◆ **SOURCE EXTRACT**:
____________________

Posts Tagged ‘Music’

Nostalgia ain’t what it used to be.

At work some coffin-dodging bastard has switched to Gold. Allegedly all the best songs from the 60’s, 70’s, and 80’s. Actually all rock ‘n’ roll, and a few pop songs from the latter decades. Apparently there was no hippy era, no punk, no new wave British heavy metal, no gothic. Just saccharin 60’s and the odd inoffensive mainstream pop song.

Which brings me to my point, spleen vented.

They have played Cindy Lauper’s ‘Girl’s Just Wanna Have Fun’ a few times. Each time I hear it I feel a bittersweet pain.

I am suffused with a nostalgic melancholy for a loss I can’t quite pinpoint.

It’s not the song, which I like in an off-hand way. It’s not exactly the time in my life when it was in the charts.

I  have been thinking about it. O.K., so I was getting drunk but I was still working full time and my standard of living, due to the above, was considerably poorer than now.

It seems to be some sort of product of the milieu, the zeitgeist and my own age of innocence.

Girls just want to have fun.

We were young, all the fun was new and thrilling (not the dependencies they would become) life was innocent and hopeful, and we were all just kids. Trying to live the dream of the day, which was to be totally ‘right-on’, (which later became ‘Politically Correct’ and a stick with which to beat the dream to death.)

You weren’t a man, woman, black, white, atheist, Muslim, whatever, you were all people, and it could all work out.

I’m getting choked up looking back on that.

‘So young, so dumb’, as a later songstress would say.

Sorry about that, I was trying to capture a feeling and explain it. Wendy objects strongly to me writing it, so if it was too much…, well, tough tits, we ain’t in the 80’s no more!

…..And, we’re back in the room. Senior moment over with.

What has been happening with your quest for a driving job? I hear you cry. Potentially good news, at last!

For months every job I’ve seen is either advertised as ‘must have extensive previous experience’ or it turns out to be a prerequisite when I have applied.

____________________

◆ **INFORMATION**:
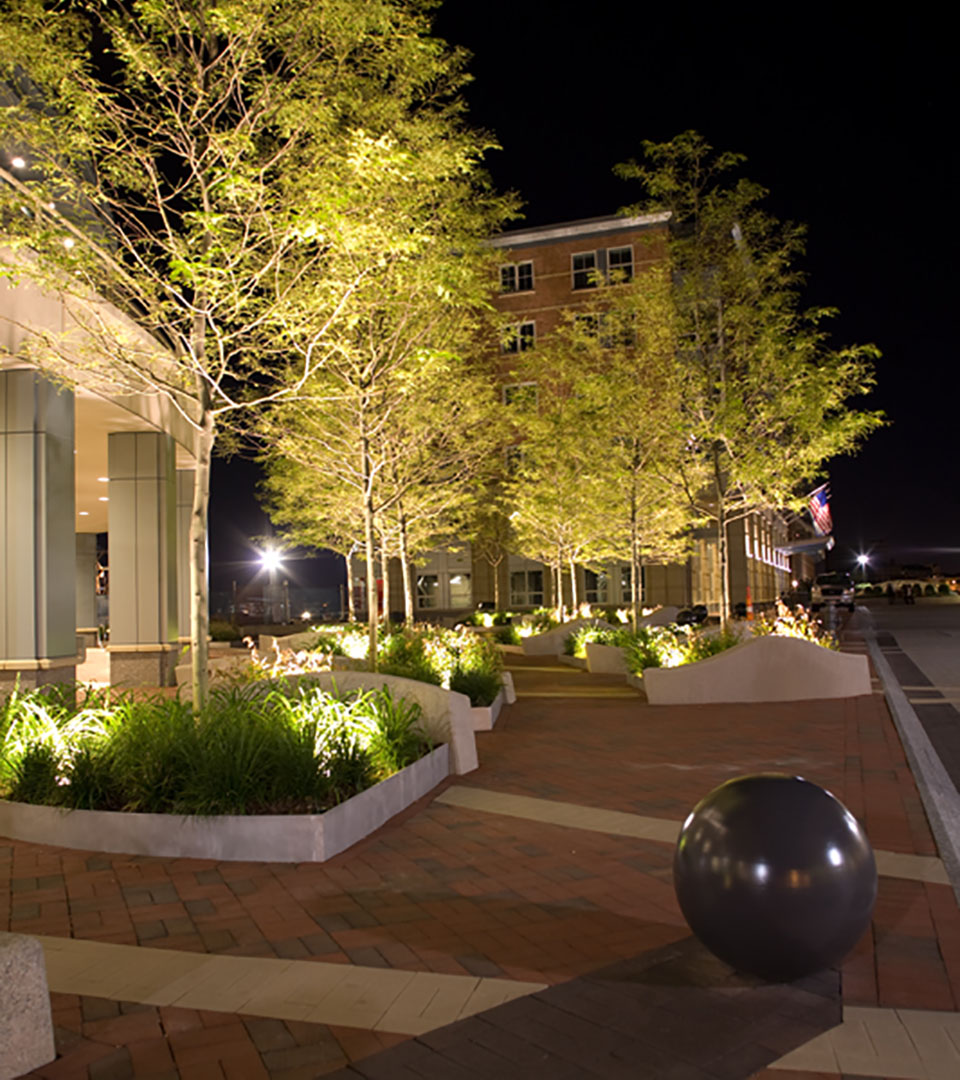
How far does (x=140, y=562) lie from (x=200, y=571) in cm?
1159

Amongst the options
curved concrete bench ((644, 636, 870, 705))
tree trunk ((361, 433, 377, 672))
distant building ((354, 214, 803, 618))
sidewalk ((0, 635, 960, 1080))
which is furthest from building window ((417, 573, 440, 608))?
sidewalk ((0, 635, 960, 1080))

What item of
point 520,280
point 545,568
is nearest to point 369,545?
point 545,568

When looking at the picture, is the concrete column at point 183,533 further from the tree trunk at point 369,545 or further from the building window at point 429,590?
the building window at point 429,590

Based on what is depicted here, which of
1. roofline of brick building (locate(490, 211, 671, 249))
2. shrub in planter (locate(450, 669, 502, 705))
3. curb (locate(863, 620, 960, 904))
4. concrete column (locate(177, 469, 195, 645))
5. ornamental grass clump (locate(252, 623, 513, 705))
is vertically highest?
roofline of brick building (locate(490, 211, 671, 249))

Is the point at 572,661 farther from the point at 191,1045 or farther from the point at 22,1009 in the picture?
the point at 22,1009

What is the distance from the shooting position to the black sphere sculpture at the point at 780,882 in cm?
398

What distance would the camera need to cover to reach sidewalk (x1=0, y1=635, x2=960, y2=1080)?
12.0 feet

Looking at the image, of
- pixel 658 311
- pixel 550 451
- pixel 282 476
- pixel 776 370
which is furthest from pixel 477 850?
pixel 282 476

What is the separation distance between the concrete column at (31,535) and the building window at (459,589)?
37752 mm

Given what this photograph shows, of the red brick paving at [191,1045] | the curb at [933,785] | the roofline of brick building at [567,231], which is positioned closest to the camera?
the red brick paving at [191,1045]

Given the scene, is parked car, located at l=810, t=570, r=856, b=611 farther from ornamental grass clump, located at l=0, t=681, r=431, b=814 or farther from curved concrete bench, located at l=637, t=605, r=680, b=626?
ornamental grass clump, located at l=0, t=681, r=431, b=814

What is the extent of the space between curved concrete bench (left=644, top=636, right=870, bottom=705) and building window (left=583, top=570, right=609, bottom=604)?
33.5m

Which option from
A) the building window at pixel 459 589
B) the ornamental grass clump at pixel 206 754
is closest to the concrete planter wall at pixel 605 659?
the ornamental grass clump at pixel 206 754

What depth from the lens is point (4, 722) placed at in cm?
822
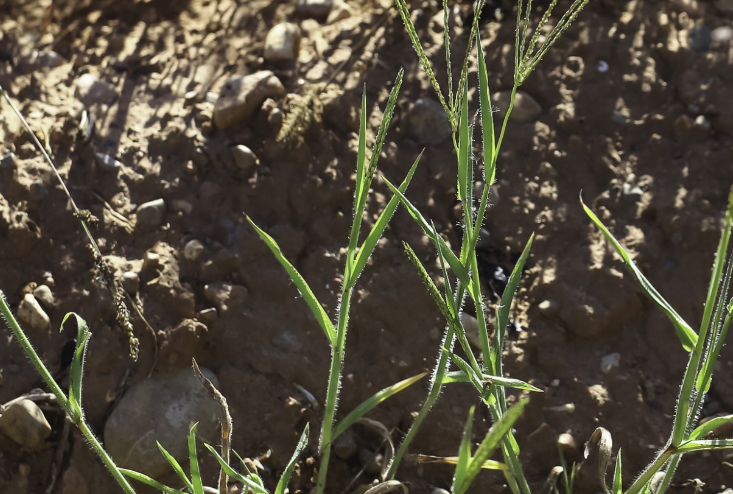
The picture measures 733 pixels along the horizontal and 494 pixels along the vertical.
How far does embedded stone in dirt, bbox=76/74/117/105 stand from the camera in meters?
2.22

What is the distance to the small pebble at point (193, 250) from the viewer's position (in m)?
A: 1.96

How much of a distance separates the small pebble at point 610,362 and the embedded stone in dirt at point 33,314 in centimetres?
130

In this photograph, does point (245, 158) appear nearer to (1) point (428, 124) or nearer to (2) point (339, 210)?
(2) point (339, 210)

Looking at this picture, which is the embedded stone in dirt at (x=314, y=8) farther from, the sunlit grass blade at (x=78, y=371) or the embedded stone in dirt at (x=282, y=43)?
the sunlit grass blade at (x=78, y=371)

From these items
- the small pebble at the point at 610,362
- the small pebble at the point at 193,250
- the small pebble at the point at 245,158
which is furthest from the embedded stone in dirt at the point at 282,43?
the small pebble at the point at 610,362

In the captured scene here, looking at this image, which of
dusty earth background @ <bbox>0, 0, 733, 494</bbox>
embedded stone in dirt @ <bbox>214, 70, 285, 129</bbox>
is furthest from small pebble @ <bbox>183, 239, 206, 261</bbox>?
embedded stone in dirt @ <bbox>214, 70, 285, 129</bbox>

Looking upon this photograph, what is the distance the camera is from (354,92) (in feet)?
7.43

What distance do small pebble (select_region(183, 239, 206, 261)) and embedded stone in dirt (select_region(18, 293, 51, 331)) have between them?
0.35 meters

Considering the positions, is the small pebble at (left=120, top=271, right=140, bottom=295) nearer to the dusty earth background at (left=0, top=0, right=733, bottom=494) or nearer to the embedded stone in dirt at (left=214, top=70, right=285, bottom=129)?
the dusty earth background at (left=0, top=0, right=733, bottom=494)

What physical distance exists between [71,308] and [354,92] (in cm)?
95

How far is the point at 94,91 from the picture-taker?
2.24m

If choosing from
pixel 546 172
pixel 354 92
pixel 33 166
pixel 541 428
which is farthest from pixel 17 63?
pixel 541 428

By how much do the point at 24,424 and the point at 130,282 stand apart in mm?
385

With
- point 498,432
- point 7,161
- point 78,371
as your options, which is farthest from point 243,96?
point 498,432
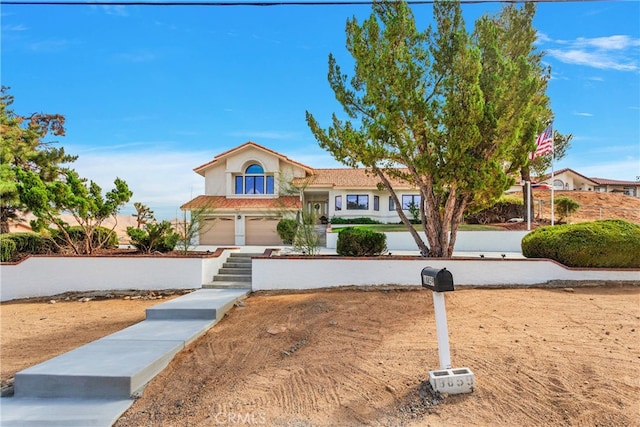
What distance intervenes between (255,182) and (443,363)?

____________________

◆ **WHAT THIS EXERCISE ASKS**:
**A)** According to the blog post, what radio station has someone at the writer's workplace switched to?
**B)** Reproduce the blog post's wording between "We were young, all" and "all work out.", inclusive.

◆ **ANSWERS BELOW**:
**A)** Gold.

**B)**
We were young, all the fun was new and thrilling (not the dependencies they would become) life was innocent and hopeful, and we were all just kids. Trying to live the dream of the day, which was to be totally ‘right-on’, (which later became ‘Politically Correct’ and a stick with which to beat the dream to death.)

You weren’t a man, woman, black, white, atheist, Muslim, whatever, you were all people, and it could all work out.